The man in the stone room crumpled the latest note, sent from a diligent young Kargi scout who obeyed his orders and stayed out of the fighting: the two subjects were on the move with their two companions, the human was nowhere to be found. Malleus. The man in the stone room had met him, before, when Malleus had been somewhat younger and full of promise for the Emperor’s Own. The man in the stone room did not know him, and their meeting was brief—the passing nod and smile of an important man greeting a rolling ocean of less important men ceremoniously. Like a baker acknowledges a hoard of customers, like an officer acknowledges new conscripts.
The man in the stone room did not know Malleus. But he knew his type. No doubt, the officer would return to his party—his type always did. It was important that he do so, as well, as none of the others were suitable to his plans. Certainly not the two he’d carefully selected for his great plan.
Lightening flashed and the wind picked up—the howling of the storm outside was music of a fierce era. The man in the stone room began crumpling papers on the table one by one—giving them a last look.
“The cursed one and the woman still live, despite our ambush—precautions should be taken, we are fairly sure she does not sleep”… hardly a revelation, elves don’t sleep, but he wouldn’t rob the ignorant their little discoveries (certainly not if they’re a highly trained company of soldiers from the Young Kingdoms—and hobgoblins to boot). They failed, and they’ll likely see their commander murdered for the failure—the man in the stone room made a mental note to ask politely about new leadership in the coming weeks.
“Grash’s son leads them, he fights without honor, his blood is tainted by his lowly birth though we have witnessed him having little love for his people”… the orc. Or sil-orc, or whatever they’re called. The man in the stone room had never liked orcs, rare as they are they hardly ever came down from their hills and mountains and those that did were unwashed brutish deviants. Worthless. Despite Captain Kalgesh’s warnings, he was of little consequence. Orcs. They can’t even read.

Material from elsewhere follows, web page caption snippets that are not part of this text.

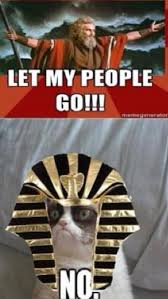 Passover Meme - happy pesach grumpy cat dressed as pharaoh telling moses no
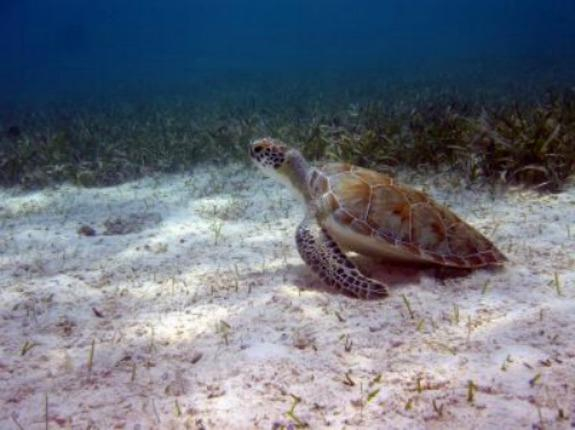 Turtle Trafficking Prompts Arrests in Puerto Rico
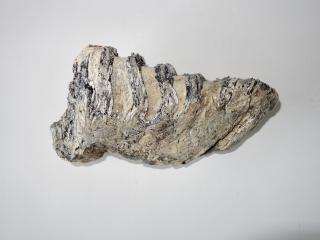 A Beautiful Lower Jaw M2 Molar of a Southern Mammoth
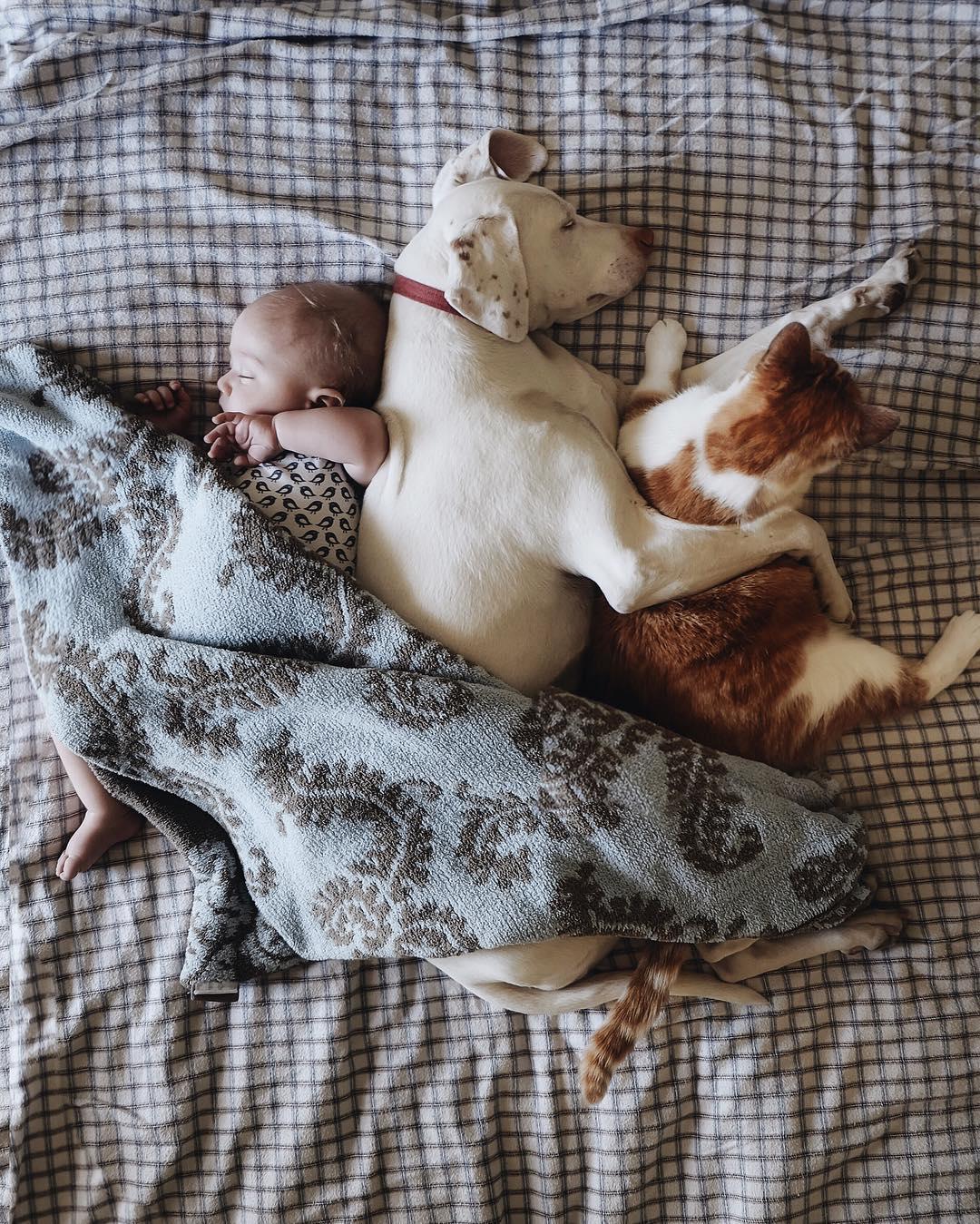 cane dorme con la bambina5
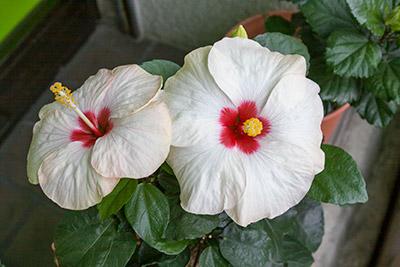 141010flower1_blog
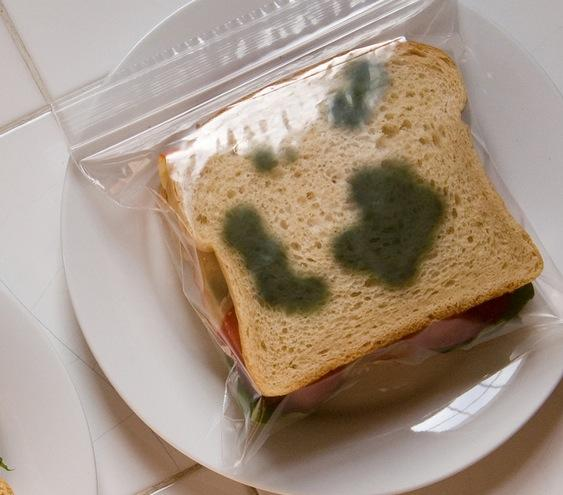 Anti-Theft Lunch Bags
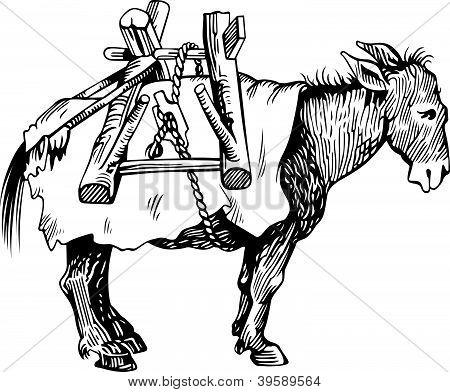 Sad transportation donkey standing on white background poster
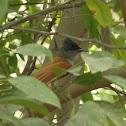 स्वर्गीय नर्तक Asian Paradise Flycatcher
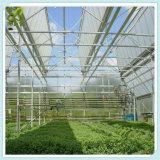 다중 경간 토마토 온실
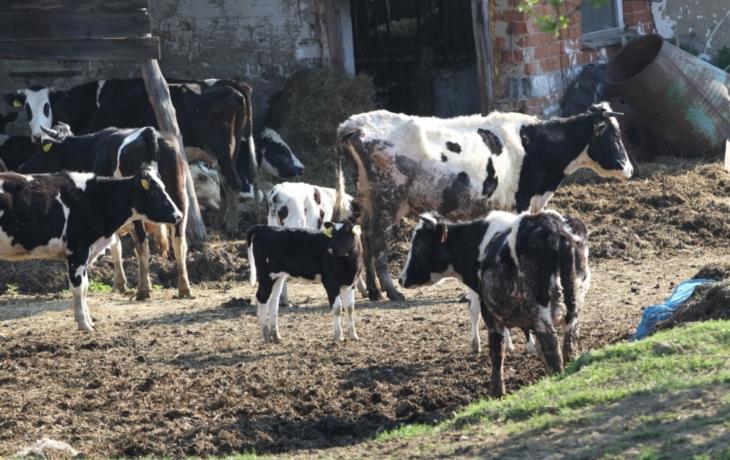 Dar městu: týraná zvířata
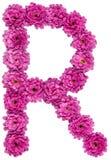 Brief R, alfabet van bloemen van chrysant, dat op wh wordt geïsoleerd stock afbeeldingen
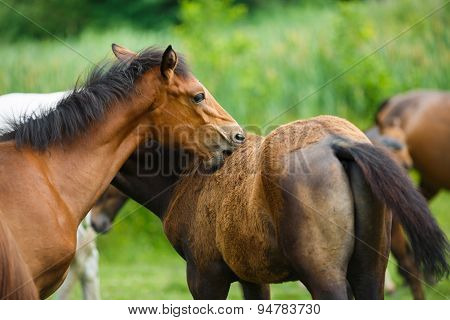 Foal Horse With Her Mother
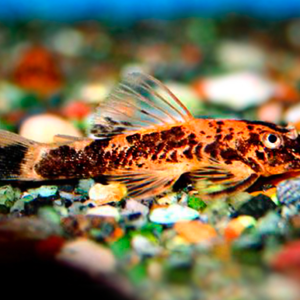 Marble Bristlenose Catfish (Ancistrus sp)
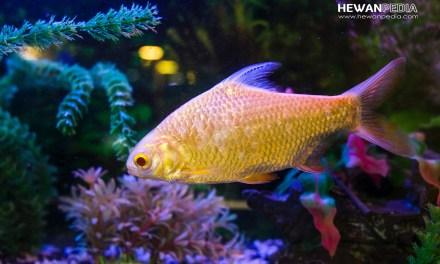 7 Cara Memelihara Ikan Hias agar Sehat dan Bersih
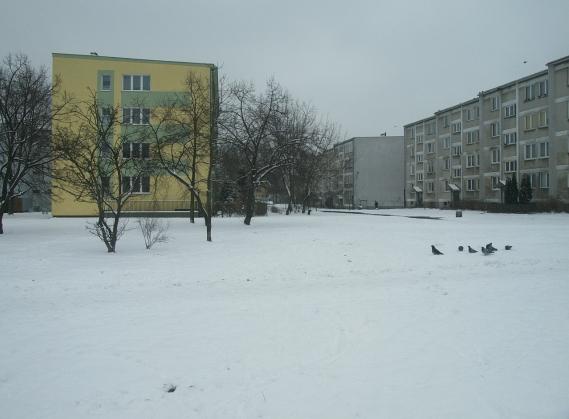 http://fotoforum.gazeta.pl/photo/1/ri/td/f74i/HA6t34iuWYp5IWs9KX.jpg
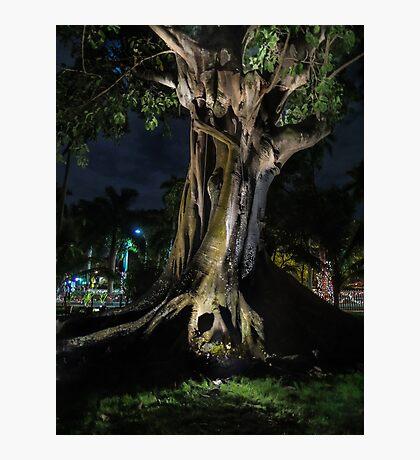 The Banyan Tree  Photographic Print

“The dragon nearly had me, master. I dispatched the thief and the Nezzar played his part well as the Spider, but things turned too dangerous. I had to run to tell you, you are my most important task—but the dragon was fast. I believe he is suspecting of what I am. I escaped, finally, but only through guile. He is dangerous. I will go to Bet Seder, I have heard they will be going there soon. I will watch, but not engage unless you wish it”… ah, V. The man in the stone room loved her. Was repulsed by her, but loved her. She was his most able agent, and yet one he feared the most. The day she revealed herself to him, to help him with his grand design, she was a miracle from the Gods themselves. Timely. Just what was needed. But, he never forgot… she appeared. She wasn’t found. What she knew? He often worried about where her true motives were.
The last notes were from his agents or their assets in Phandelver. The Red Cloaks were all dead—good riddance, they’d not the wit to work for him when offered anyway and he wanted them gone for phase two of the plan. The dwarf, Gunderen or Goodren and Sildar were hard at work restoring the cave and the mine—a suitable turn of events, but nobody had anticipated the Forge of Spells would have been so broken and weak. It was a long shot, taking that cave, but now with so many eyes on it—restoring it to its former glory would help but it would all take too much time.
And time was growing short.
The man in the stone room crumpled the last paper and breathed deeply of the stink and the rot. His eyes fluttered and he was lost in thought—time was short. Time was short.
The orc primitive. The elf bitch. The fallen noble. The cursed. The dragon.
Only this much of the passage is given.